(Given instruction a)
Copy out every line of the entries below that contains the word "bush".

## Start Supplied text

Gitignore Generator

Automatically generate, audit, and repair .gitignore files to prevent secrets leakage and repository pollution.

Install
cmdop skills install agensi-gitignore-generator

The Gitignore Generator is an AI agent skill published by agensi that automates the creation, auditing, and repair of .gitignore files across software projects. Rather than relying on a developer to manually write or copy patterns, the skill scans project manifests to detect the active tech stack — including Node.js, Python, Rust, Go, and Java — and produces a .gitignore file matched to that environment, including polyglot and monorepo setups.

Beyond file generation, the skill performs a multi-step audit of the repository. It checks the Git index for files that are already tracked but should be ignored — such as .env files, API keys, and other sensitive assets — and identifies hardcoded secrets in source code. It also validates .gitignore pattern syntax, covering edge cases like correct negation and recursive matching that are commonly handled incorrectly when patterns are written by hand or generated by a language model without this specialised logic.

When sensitive files have already been committed to history, the skill provides the exact CLI commands needed to purge those files from the Git index and history. Standard patterns for OS-specific junk files and common IDEs are included. The skill does not expose any callable tools in the conventional MCP sense; it operates as a reasoning and generation capability surfaced to the agent directly. It is the wrong choice if the project has no Git repository, or if only a simple one-language project is involved and the developer prefers a static template.

## End Supplied text
## Start Supplied material

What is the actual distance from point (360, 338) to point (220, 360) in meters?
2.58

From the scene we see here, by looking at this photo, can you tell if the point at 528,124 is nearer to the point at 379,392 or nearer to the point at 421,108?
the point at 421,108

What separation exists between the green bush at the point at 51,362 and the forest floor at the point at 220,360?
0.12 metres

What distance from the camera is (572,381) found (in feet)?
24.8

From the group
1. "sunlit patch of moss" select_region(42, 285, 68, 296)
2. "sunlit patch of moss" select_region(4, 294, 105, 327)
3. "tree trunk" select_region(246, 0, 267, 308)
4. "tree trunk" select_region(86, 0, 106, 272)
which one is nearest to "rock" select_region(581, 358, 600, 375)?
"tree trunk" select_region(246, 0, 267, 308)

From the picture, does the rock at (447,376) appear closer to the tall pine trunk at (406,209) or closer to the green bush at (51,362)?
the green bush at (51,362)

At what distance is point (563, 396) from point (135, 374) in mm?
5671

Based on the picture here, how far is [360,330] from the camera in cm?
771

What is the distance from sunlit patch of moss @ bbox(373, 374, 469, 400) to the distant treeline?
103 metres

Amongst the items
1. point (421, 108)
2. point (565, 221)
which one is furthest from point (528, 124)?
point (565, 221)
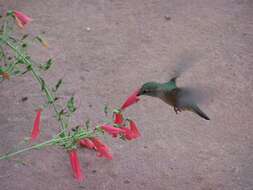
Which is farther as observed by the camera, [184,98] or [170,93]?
[170,93]

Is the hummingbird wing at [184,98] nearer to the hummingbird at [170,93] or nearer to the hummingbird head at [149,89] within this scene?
the hummingbird at [170,93]

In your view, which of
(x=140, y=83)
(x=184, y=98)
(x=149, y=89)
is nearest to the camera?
(x=184, y=98)

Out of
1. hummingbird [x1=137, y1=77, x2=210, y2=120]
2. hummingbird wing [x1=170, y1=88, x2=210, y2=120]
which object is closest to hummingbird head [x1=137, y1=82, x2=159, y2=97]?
hummingbird [x1=137, y1=77, x2=210, y2=120]

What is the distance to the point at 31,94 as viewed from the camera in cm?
507

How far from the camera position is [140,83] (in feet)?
17.5

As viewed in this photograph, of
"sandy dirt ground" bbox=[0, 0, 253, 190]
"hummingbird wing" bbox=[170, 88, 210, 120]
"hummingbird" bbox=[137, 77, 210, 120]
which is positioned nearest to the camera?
"hummingbird wing" bbox=[170, 88, 210, 120]

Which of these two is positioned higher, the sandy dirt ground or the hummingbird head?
the hummingbird head

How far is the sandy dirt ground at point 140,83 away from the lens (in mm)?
4281

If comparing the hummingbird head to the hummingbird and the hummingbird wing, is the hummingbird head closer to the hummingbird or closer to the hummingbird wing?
the hummingbird

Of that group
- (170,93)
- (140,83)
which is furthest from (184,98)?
(140,83)

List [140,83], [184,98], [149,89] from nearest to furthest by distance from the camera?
[184,98] < [149,89] < [140,83]

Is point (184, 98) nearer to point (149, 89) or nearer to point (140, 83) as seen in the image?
point (149, 89)

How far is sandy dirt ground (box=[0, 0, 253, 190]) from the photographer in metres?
4.28

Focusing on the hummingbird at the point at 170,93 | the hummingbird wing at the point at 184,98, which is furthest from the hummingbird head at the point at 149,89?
the hummingbird wing at the point at 184,98
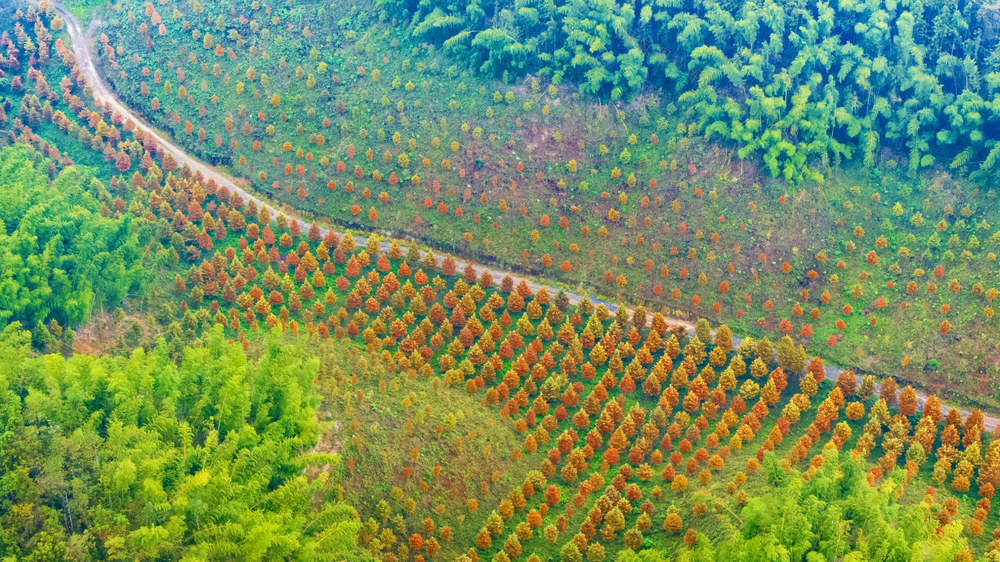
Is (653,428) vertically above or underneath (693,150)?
underneath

## End Supplied material

(Given instruction b)
Answer these questions from the Gitignore Generator page above:
(i) What command installs the skill?
(ii) Which tech stacks does it name as ones the skill detects?
(iii) In which two cases is the skill the wrong choice?

(Written solution a)
What separation exists between the green bush at the point at 51,362 and the forest floor at the point at 220,360?
From the picture, does the rock at (447,376) appear closer to the tall pine trunk at (406,209) or closer to the green bush at (51,362)?
the green bush at (51,362)

(Written solution b)
(i) cmdop skills install agensi-gitignore-generator
(ii) Node.js, Python, Rust, Go, and Java
(iii) When the project has no Git repository, or when only a simple one-language project is involved and the developer prefers a static template